Si nous avions eu, comme aujourd’hui, un frein à air comprimé… lorsque soudain, avec un élan subit, le train de la double voie rattrapa le nôtre et roula de front avec lui. Les cheveux m’en dressent quand j’y pense.
Il était tout enveloppé d’un brouillard rougeâtre. Les cuivres de la machine brillaient. La vapeur fusait sans bruit sur le timbre. Deux hommes noirs dans la brume s’agitaient sur la plate-forme. Ils nous faisaient face et répondaient à nos gestes. Nous avions sur une ardoise le numéro du train, marqué à la craie : 180. — Vis-à-vis de nous, à la même place, un grand tableau blanc s’étalait, avec ces chiffres en noir : 081. La file des wagons se perdait dans la nuit, et toutes les vitres des quatre portières étaient sombres.
« En voilà, d’une histoire ! dit Graslepoix. Si jamais j’aurais cru… Attends, tu vas voir. »
Il se baissa, prit une pelletée de charbon, et le jeta au feu. — En face, un des hommes noirs se baissa de même et enfonça sa pelle dans la fournaise. Sur la brume rouge, je vis ainsi se détacher l’ombre de Graslepoix.

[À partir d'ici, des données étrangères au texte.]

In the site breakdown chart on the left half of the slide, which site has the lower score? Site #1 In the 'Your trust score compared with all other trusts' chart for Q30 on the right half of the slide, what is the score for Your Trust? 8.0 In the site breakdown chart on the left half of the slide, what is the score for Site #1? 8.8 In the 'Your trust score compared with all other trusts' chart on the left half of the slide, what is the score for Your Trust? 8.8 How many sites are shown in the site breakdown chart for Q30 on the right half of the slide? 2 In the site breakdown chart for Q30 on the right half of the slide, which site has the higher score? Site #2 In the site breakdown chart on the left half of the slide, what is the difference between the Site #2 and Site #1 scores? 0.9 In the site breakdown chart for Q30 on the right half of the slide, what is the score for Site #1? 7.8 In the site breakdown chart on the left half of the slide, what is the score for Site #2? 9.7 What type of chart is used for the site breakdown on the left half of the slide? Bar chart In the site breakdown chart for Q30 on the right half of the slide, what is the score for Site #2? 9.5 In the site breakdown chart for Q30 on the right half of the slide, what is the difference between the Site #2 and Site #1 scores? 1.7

Alors une lumière étrange se fit dans ma tête, et mes idées disparurent pour faire place à une imagination extraordinaire. J’élevai le bras droit, — et l’autre homme noir éleva le sien ; je lui fis un signe de tête, — et il me répondit. Puis aussitôt je le vis se glisser jusqu’au marchepied, et je sus que j’en faisais autant. Nous longeâmes le train en marche, et devant nous la portière du wagon A. A. F. 2551 s’ouvrit d’elle-même. Le spectacle d’en face frappa seul mes yeux, — et pourtant je sentais que la même scène se produisait dans mon train. Dans ce wagon, un homme était couché, la figure recouverte d’un tissu de poil blanc ; une femme et une petite fille, enveloppées de soieries brodées de fleurs jaunes et rouges, gisaient inanimées sur les coussins. Je me vis aller à cet homme et le découvrir. Il avait la poitrine nue. Des plaques bleuâtres tachaient sa peau ; ses doigts, crispés, étaient ridés et ses ongles livides ; ses yeux étaient entourés de cercles bleus. Tout cela, je l’aperçus d’un coup d’œil, et je reconnus aussi que j’avais devant moi mon frère et qu’il était mort du choléra.

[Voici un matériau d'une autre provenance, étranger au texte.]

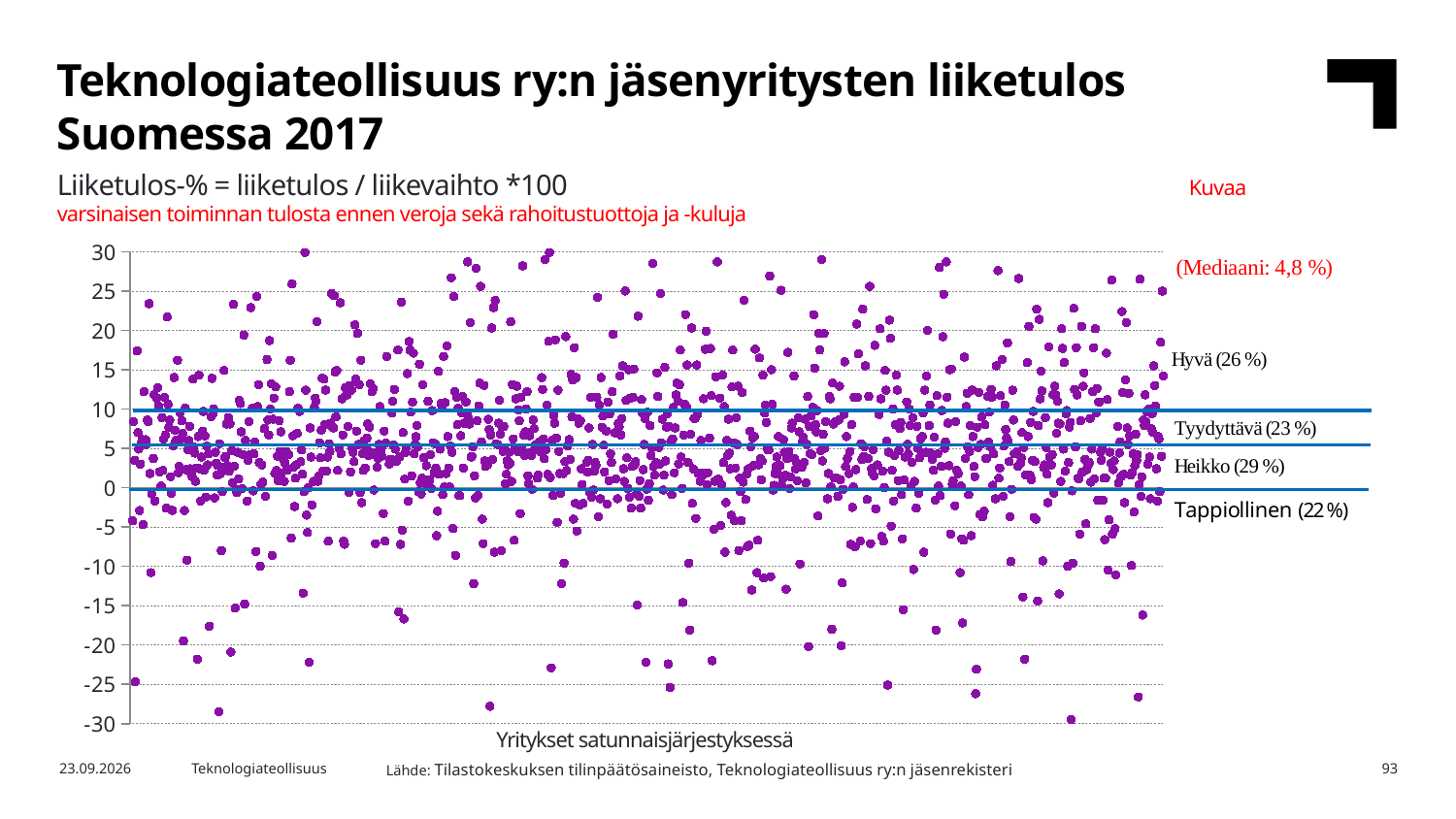
What is the median operating profit percentage (Mediaani) shown on the chart? 4,8 % What is the label of the horizontal axis of the chart? Yritykset satunnaisjärjestyksessä What is the difference in percentage points between the share of 'Heikko' companies and the share of 'Tappiollinen' companies? 7 What percentage of companies fall into the 'Tappiollinen' category according to the chart annotation? 22 % What percentage of companies fall into the 'Heikko' category according to the chart annotation? 29 % What percentage of companies fall into the 'Hyvä' category according to the chart annotation? 26 % Which of the four categories (Hyvä, Tyydyttävä, Heikko, Tappiollinen) has the largest share of companies? Heikko What percentage of companies fall into the 'Tyydyttävä' category according to the chart annotation? 23 % Is the share of 'Hyvä' companies larger or smaller than the share of 'Tyydyttävä' companies? larger Which of the four categories (Hyvä, Tyydyttävä, Heikko, Tappiollinen) has the smallest share of companies? Tappiollinen What is the highest value shown on the vertical axis of the chart? 30 What kind of chart is shown on the slide? scatter chart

Quand je repris connaissance, j’étais en gare de Dijon. Graslepoix me tamponnait le front ; — et il m’a souvent soutenu que je n’avais pas quitté la machine — mais je sais le contraire. Je criai aussitôt : « Courez au A. A. F. 2551 ! » — et je me traînai jusqu’au wagon, — et je vis mon frère mort comme je l’avais vu avant. Les employés fuirent épouvantés. Dans la gare on n’entendait que ces mots : « Le choléra bleu ! »
Alors Graslepoix emporta la femme et la petite, qui n’étaient évanouies que de peur, — et, comme personne ne voulait les prendre, il les coucha sur la machine, dans le poussier doux du charbon, avec leurs pièces de soie brodée.
Le lendemain, 23 septembre, le choléra s’est abattu sur Paris, après l’arrivée du rapide de Marseille.
...........................
La femme de mon frère est chinoise ; elle a les yeux fendus en amande et la peau jaune. J’ai eu du mal à l’aimer : cela paraît drôle, une personne d’une autre race. Mais la petite ressemblait tant à mon frère ! Maintenant que je suis vieux et que les trépidations des machines m’ont rendu infirme, elles vivent avec moi, — et nous vivons tranquilles, sauf que nous nous souvenons de cette terrible nuit du 22 septembre 1865, où le choléra bleu est venu de Marseille à Paris par le train 081.